* **WHAT IS BEING ASKED**: Substitute "farther" for "further" in the stretch from the line containing "In this image, would" through the end of the records, and write out those lines again with nothing else changed.

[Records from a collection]
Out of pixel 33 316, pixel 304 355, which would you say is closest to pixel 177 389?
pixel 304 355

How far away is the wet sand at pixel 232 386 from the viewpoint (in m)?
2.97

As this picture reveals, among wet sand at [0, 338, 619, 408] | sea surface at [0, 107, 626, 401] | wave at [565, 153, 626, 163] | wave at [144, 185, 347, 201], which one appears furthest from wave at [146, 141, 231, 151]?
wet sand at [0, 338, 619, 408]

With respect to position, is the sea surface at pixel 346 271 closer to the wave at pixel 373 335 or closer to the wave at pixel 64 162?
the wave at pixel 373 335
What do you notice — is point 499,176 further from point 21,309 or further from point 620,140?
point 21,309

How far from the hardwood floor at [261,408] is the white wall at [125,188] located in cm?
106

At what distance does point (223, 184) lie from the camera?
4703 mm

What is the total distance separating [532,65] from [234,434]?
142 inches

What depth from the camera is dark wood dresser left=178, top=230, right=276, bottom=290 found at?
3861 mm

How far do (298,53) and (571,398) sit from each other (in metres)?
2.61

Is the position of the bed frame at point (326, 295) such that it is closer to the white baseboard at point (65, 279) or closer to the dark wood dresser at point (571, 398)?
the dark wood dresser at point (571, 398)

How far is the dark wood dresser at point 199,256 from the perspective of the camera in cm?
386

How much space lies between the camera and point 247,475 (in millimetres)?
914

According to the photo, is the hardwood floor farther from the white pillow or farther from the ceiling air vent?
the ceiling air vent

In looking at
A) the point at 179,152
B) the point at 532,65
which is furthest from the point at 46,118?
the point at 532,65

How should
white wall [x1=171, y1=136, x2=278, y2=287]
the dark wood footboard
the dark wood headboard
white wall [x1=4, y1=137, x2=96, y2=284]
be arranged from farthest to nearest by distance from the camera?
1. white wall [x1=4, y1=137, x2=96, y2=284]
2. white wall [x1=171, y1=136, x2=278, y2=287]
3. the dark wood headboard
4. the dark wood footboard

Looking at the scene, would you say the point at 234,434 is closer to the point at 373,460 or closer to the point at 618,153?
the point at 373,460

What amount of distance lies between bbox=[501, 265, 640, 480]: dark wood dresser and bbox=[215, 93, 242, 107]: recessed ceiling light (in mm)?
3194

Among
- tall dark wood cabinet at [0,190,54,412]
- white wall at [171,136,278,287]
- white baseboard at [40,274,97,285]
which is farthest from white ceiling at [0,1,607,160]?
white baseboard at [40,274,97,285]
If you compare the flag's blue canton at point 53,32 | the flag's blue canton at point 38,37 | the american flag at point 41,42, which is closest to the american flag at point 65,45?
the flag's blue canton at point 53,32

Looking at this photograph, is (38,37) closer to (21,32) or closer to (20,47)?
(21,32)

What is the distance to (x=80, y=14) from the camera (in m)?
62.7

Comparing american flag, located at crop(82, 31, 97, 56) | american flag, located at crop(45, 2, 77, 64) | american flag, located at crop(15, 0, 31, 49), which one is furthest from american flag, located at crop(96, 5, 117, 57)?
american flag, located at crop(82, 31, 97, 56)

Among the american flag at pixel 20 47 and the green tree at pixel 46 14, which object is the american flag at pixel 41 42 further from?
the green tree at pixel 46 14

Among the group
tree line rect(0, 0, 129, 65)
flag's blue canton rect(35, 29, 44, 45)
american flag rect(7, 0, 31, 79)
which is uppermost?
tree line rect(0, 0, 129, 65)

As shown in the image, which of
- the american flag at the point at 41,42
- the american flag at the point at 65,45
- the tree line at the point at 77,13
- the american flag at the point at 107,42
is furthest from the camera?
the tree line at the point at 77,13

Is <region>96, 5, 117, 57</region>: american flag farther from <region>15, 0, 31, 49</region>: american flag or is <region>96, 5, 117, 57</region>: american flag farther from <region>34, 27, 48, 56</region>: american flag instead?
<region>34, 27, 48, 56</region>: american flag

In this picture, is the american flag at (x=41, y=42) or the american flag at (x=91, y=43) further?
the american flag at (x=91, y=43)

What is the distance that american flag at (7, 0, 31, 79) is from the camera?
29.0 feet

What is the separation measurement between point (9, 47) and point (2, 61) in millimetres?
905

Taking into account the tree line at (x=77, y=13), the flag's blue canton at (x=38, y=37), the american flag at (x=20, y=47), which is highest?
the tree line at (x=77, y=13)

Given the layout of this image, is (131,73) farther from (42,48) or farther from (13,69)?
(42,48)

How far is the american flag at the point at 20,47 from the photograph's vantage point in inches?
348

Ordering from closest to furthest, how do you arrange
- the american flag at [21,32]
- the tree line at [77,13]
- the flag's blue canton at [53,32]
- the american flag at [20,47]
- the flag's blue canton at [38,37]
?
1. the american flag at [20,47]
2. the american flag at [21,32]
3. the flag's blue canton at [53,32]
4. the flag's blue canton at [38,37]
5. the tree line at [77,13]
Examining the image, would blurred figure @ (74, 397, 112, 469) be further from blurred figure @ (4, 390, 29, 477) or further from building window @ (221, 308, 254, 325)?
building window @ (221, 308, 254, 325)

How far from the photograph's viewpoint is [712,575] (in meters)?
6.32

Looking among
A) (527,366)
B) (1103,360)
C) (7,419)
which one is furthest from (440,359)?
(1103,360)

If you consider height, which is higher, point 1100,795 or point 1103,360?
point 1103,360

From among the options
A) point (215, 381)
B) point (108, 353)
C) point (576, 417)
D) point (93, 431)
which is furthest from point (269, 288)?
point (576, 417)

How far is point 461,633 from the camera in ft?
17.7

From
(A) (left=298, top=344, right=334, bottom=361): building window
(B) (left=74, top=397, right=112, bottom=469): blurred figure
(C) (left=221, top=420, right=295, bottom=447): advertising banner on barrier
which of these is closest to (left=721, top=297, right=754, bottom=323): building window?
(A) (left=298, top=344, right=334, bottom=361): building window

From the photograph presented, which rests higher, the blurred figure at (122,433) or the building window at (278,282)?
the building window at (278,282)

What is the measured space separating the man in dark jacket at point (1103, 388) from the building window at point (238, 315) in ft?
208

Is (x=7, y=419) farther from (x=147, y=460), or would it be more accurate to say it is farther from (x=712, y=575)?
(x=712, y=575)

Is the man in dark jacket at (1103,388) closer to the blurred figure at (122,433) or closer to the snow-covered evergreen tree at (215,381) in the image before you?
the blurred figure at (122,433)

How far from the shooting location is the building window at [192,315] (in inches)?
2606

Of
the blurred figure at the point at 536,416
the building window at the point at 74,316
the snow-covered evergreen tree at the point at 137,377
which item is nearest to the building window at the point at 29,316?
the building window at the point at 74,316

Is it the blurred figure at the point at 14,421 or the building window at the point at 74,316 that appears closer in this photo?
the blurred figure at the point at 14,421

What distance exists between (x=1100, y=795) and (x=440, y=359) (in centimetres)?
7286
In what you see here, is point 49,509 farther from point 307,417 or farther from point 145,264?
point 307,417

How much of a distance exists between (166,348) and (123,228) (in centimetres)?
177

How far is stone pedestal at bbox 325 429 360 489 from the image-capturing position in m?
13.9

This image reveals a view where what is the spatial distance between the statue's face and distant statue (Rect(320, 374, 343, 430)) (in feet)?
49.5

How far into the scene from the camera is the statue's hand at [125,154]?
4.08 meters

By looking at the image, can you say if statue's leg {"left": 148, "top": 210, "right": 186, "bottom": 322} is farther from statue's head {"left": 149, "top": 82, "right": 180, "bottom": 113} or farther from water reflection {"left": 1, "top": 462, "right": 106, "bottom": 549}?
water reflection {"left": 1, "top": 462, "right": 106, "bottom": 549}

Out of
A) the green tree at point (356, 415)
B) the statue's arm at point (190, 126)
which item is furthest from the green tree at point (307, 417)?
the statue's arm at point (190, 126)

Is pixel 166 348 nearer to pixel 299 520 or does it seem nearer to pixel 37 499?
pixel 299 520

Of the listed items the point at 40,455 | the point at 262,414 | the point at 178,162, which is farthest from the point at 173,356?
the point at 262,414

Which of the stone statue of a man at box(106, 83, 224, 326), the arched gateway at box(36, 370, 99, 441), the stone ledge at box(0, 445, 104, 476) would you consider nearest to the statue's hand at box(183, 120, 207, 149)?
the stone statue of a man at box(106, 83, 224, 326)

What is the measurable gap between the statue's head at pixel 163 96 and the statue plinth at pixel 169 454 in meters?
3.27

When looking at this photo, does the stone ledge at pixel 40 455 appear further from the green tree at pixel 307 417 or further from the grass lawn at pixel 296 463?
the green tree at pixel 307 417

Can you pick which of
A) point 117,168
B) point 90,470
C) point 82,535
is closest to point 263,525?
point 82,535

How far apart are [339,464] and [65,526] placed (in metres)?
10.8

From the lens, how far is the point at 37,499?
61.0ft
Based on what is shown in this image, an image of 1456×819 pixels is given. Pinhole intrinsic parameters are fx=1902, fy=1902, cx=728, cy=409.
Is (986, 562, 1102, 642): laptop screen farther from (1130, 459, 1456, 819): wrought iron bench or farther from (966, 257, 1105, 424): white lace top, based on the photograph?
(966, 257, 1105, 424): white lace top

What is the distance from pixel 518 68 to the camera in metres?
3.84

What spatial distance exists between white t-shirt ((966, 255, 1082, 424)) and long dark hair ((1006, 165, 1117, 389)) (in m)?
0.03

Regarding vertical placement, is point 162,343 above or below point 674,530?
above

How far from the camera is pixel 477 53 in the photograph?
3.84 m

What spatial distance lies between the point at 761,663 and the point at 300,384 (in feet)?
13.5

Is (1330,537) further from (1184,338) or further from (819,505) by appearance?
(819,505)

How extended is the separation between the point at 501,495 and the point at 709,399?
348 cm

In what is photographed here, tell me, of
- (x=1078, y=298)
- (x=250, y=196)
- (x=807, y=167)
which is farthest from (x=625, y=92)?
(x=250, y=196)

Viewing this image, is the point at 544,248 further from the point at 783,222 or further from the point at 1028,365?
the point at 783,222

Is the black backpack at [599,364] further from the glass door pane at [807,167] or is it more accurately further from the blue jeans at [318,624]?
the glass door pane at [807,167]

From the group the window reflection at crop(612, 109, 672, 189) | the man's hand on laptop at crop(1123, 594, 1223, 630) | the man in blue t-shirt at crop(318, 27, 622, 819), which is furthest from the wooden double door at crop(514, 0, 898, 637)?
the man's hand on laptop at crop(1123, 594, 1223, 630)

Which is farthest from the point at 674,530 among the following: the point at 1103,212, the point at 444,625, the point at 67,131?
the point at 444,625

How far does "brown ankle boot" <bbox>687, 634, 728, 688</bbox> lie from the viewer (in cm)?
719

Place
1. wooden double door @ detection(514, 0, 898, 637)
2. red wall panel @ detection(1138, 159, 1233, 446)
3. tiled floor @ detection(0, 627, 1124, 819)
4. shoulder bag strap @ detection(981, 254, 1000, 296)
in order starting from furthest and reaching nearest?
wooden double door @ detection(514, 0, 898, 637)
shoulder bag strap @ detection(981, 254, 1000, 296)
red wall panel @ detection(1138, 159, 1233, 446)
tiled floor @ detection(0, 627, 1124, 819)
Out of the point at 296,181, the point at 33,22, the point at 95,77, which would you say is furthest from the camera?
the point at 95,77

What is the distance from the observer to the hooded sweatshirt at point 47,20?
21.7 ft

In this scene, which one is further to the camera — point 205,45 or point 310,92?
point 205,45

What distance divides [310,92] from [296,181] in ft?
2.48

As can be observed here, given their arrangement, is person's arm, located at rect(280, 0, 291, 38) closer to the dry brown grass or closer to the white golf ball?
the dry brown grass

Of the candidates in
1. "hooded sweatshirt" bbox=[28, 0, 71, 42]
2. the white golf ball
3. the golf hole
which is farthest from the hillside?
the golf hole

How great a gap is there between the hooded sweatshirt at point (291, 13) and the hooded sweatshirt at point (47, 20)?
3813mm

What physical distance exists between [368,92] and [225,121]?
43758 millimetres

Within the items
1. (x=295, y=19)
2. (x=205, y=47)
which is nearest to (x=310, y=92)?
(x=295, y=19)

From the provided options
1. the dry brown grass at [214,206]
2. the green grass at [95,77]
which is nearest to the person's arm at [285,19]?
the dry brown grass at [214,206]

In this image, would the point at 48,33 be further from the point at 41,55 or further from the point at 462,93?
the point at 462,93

* **ANSWER FOR THE TASK**:
In this image, would the point at 48,33 be farther from the point at 41,55 or farther from the point at 462,93?
the point at 462,93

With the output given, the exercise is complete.